• Problem requirements:
Omit all images. Transcribe the rest of the material below exactly.

• Record set:
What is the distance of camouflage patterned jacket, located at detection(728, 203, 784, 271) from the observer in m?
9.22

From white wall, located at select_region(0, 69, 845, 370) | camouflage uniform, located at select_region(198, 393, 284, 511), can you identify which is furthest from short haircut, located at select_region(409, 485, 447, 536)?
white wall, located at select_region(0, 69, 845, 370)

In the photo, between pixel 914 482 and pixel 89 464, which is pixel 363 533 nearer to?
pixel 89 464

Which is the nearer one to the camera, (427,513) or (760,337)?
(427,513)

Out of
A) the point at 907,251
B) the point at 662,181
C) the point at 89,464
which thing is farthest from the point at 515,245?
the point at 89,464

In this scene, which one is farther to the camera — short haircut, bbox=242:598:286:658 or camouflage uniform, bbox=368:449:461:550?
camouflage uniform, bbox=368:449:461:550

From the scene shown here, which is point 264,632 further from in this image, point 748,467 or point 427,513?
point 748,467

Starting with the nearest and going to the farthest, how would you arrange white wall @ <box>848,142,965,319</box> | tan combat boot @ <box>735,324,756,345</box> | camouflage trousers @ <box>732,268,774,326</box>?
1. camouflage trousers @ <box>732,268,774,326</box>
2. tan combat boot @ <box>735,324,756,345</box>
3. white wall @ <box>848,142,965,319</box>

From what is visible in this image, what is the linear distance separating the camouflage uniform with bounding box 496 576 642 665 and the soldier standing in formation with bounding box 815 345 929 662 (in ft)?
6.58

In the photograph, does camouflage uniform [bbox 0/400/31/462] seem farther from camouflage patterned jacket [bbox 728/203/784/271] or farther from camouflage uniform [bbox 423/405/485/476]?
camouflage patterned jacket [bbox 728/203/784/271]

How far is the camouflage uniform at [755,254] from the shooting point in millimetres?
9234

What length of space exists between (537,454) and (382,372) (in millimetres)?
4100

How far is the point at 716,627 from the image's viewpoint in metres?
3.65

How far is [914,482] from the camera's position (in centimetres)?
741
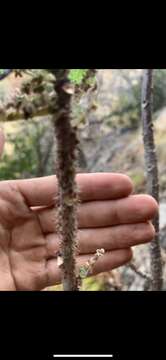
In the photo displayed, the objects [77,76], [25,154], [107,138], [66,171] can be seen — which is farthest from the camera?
[107,138]

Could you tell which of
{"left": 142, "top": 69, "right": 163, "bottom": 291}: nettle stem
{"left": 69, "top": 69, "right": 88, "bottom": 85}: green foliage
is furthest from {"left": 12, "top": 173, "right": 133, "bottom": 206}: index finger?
{"left": 69, "top": 69, "right": 88, "bottom": 85}: green foliage

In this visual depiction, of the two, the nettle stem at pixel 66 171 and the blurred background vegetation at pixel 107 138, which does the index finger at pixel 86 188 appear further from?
the blurred background vegetation at pixel 107 138

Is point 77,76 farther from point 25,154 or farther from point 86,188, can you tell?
point 25,154

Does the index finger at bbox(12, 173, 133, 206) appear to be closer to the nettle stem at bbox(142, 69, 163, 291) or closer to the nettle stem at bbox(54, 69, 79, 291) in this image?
the nettle stem at bbox(142, 69, 163, 291)

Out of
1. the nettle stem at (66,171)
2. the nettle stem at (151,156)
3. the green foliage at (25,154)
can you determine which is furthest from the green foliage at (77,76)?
the green foliage at (25,154)

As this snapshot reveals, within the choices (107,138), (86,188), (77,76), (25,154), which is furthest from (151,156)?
(107,138)

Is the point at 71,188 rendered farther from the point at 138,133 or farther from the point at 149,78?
the point at 138,133
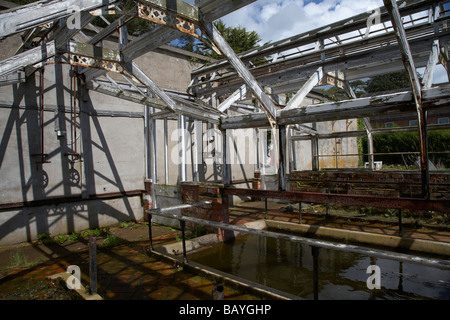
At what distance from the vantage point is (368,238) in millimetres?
5535

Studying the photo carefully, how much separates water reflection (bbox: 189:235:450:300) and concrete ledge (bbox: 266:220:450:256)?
616 millimetres

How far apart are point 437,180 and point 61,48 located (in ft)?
32.0

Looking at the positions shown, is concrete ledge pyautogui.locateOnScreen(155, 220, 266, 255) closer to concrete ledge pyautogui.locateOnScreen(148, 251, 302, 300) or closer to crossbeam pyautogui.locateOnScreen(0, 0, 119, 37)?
concrete ledge pyautogui.locateOnScreen(148, 251, 302, 300)

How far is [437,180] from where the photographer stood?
807 cm

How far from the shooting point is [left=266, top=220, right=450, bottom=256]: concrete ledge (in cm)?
487

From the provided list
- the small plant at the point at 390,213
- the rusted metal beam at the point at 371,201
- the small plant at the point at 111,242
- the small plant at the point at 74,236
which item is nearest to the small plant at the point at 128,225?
the small plant at the point at 74,236

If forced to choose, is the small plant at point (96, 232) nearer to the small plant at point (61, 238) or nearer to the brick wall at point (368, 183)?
the small plant at point (61, 238)

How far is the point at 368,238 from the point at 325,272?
177cm

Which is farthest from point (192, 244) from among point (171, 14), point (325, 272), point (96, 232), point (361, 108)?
point (171, 14)

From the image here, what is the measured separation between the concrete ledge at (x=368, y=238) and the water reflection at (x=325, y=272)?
2.02 feet

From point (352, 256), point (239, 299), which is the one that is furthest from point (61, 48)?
point (352, 256)

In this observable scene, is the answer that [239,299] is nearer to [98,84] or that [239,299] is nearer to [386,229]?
[386,229]

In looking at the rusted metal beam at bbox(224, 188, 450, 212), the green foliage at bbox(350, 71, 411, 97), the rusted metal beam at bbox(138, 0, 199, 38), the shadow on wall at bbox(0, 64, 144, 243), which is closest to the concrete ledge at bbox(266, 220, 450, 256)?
the rusted metal beam at bbox(224, 188, 450, 212)

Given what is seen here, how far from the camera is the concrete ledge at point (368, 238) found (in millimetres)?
4871
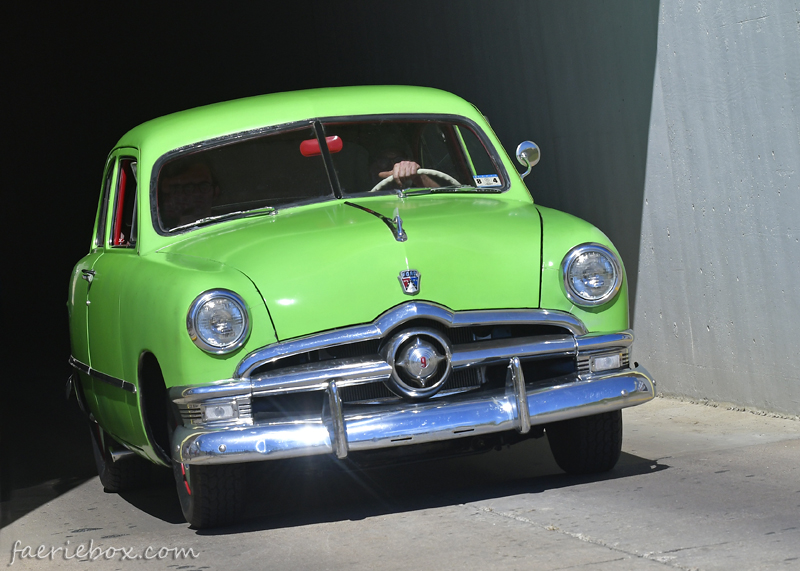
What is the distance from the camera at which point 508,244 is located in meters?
4.81

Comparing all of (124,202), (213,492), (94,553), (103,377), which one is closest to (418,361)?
(213,492)

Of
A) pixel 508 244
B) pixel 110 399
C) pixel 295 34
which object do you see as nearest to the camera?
pixel 508 244

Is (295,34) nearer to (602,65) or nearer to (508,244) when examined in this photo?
(602,65)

• Output of the task:
What is the distance of camouflage patterned jacket, located at detection(728, 203, 784, 271) from the observer in m?
9.22

From white wall, located at select_region(0, 69, 845, 370) | camouflage uniform, located at select_region(198, 393, 284, 511), can you identify which is furthest from short haircut, located at select_region(409, 485, 447, 536)?
white wall, located at select_region(0, 69, 845, 370)

In the photo, between pixel 914 482 and pixel 89 464, which is pixel 363 533 nearer to?
pixel 89 464

Which is the nearer one to the camera, (427,513) or (760,337)?
(427,513)

Out of
A) the point at 907,251
B) the point at 662,181
C) the point at 89,464
which thing is farthest from the point at 515,245?
the point at 89,464

In this scene, which one is farther to the camera — short haircut, bbox=242:598:286:658 or camouflage uniform, bbox=368:449:461:550?
camouflage uniform, bbox=368:449:461:550

From the scene shown here, which is point 264,632 further from in this image, point 748,467 or point 427,513?
point 748,467

Starting with the nearest and going to the farthest, how would you arrange white wall @ <box>848,142,965,319</box> | tan combat boot @ <box>735,324,756,345</box> | camouflage trousers @ <box>732,268,774,326</box>?
1. camouflage trousers @ <box>732,268,774,326</box>
2. tan combat boot @ <box>735,324,756,345</box>
3. white wall @ <box>848,142,965,319</box>

From what is visible in this image, what is the linear distance separating the camouflage uniform with bounding box 496 576 642 665 and the soldier standing in formation with bounding box 815 345 929 662 (in ft)?
6.58

In the photograph, does camouflage uniform [bbox 0/400/31/462] seem farther from camouflage patterned jacket [bbox 728/203/784/271] or farther from camouflage uniform [bbox 423/405/485/476]?
camouflage patterned jacket [bbox 728/203/784/271]

How far is the camouflage uniform at [755,254] from the shooting point in millimetres?
9234

What length of space exists between (537,454) and (382,372) (in millimetres)?
4100

How far is the point at 716,627 from the image's viewpoint in metres?
3.65

How far is [914,482] from the camera's position (in centimetres)?
741
In the photo displayed, the objects [77,76], [25,154], [107,138], [66,171] can be seen — which is farthest from the camera?
[107,138]

Could you tell which of
{"left": 142, "top": 69, "right": 163, "bottom": 291}: nettle stem
{"left": 69, "top": 69, "right": 88, "bottom": 85}: green foliage
is furthest from {"left": 12, "top": 173, "right": 133, "bottom": 206}: index finger?
{"left": 69, "top": 69, "right": 88, "bottom": 85}: green foliage

In this visual depiction, of the two, the nettle stem at pixel 66 171 and the blurred background vegetation at pixel 107 138, which does the index finger at pixel 86 188 appear further from?
the blurred background vegetation at pixel 107 138

Is point 77,76 farther from point 25,154 or farther from point 86,188, can you tell?
point 25,154

Does the index finger at bbox(12, 173, 133, 206) appear to be closer to the nettle stem at bbox(142, 69, 163, 291) or closer to the nettle stem at bbox(54, 69, 79, 291) in this image?
the nettle stem at bbox(142, 69, 163, 291)

Out of
1. the nettle stem at (66,171)
2. the nettle stem at (151,156)
3. the green foliage at (25,154)
can you determine which is furthest from the green foliage at (77,76)?
the green foliage at (25,154)

As this snapshot reveals, within the choices (107,138), (86,188), (77,76), (25,154), which is furthest from (151,156)?
(107,138)

Is the point at 71,188 rendered farther from the point at 138,133 or farther from the point at 149,78?
the point at 138,133
At what distance from the vantage point is (368,238) in millimetres?
5535

Studying the photo carefully, how much separates water reflection (bbox: 189:235:450:300) and concrete ledge (bbox: 266:220:450:256)?
616 millimetres

How far apart are point 437,180 and point 61,48 located (in ft)?
32.0

Looking at the positions shown, is concrete ledge pyautogui.locateOnScreen(155, 220, 266, 255) closer to concrete ledge pyautogui.locateOnScreen(148, 251, 302, 300) or closer to crossbeam pyautogui.locateOnScreen(0, 0, 119, 37)?
concrete ledge pyautogui.locateOnScreen(148, 251, 302, 300)

How far is [437,180] from where the photographer stood?
807 cm

How far from the shooting point is [left=266, top=220, right=450, bottom=256]: concrete ledge (in cm)?
487

From the provided list
- the small plant at the point at 390,213
- the rusted metal beam at the point at 371,201
- the small plant at the point at 111,242
- the small plant at the point at 74,236
which item is nearest to the small plant at the point at 128,225?
the small plant at the point at 74,236

If forced to choose, is the small plant at point (96, 232) nearer to the small plant at point (61, 238) or nearer to the brick wall at point (368, 183)?
the small plant at point (61, 238)

How far is the point at 368,238 from the point at 325,272?
177cm

Which is farthest from point (192, 244) from among point (171, 14), point (325, 272), point (96, 232), point (361, 108)?
point (171, 14)

From the image here, what is the measured separation between the concrete ledge at (x=368, y=238) and the water reflection at (x=325, y=272)?
2.02 feet

From point (352, 256), point (239, 299), which is the one that is furthest from point (61, 48)?
point (352, 256)

In this observable scene, is the answer that [239,299] is nearer to [98,84] or that [239,299] is nearer to [386,229]?
[386,229]

In looking at the rusted metal beam at bbox(224, 188, 450, 212), the green foliage at bbox(350, 71, 411, 97), the rusted metal beam at bbox(138, 0, 199, 38), the shadow on wall at bbox(0, 64, 144, 243), which is closest to the concrete ledge at bbox(266, 220, 450, 256)?
the rusted metal beam at bbox(224, 188, 450, 212)

Given what is seen here, how far from the camera is the concrete ledge at point (368, 238) found (in millimetres)?
4871
What is the distance from the camera at which point 508,244 is located in meters?
4.81

Comparing all of (124,202), (213,492), (94,553), (103,377), which one is closest to (418,361)?
(213,492)

Of
A) pixel 508 244
B) pixel 110 399
C) pixel 295 34
which object do you see as nearest to the camera?
pixel 508 244

Is (295,34) nearer to (602,65) or nearer to (508,244) when examined in this photo?
(602,65)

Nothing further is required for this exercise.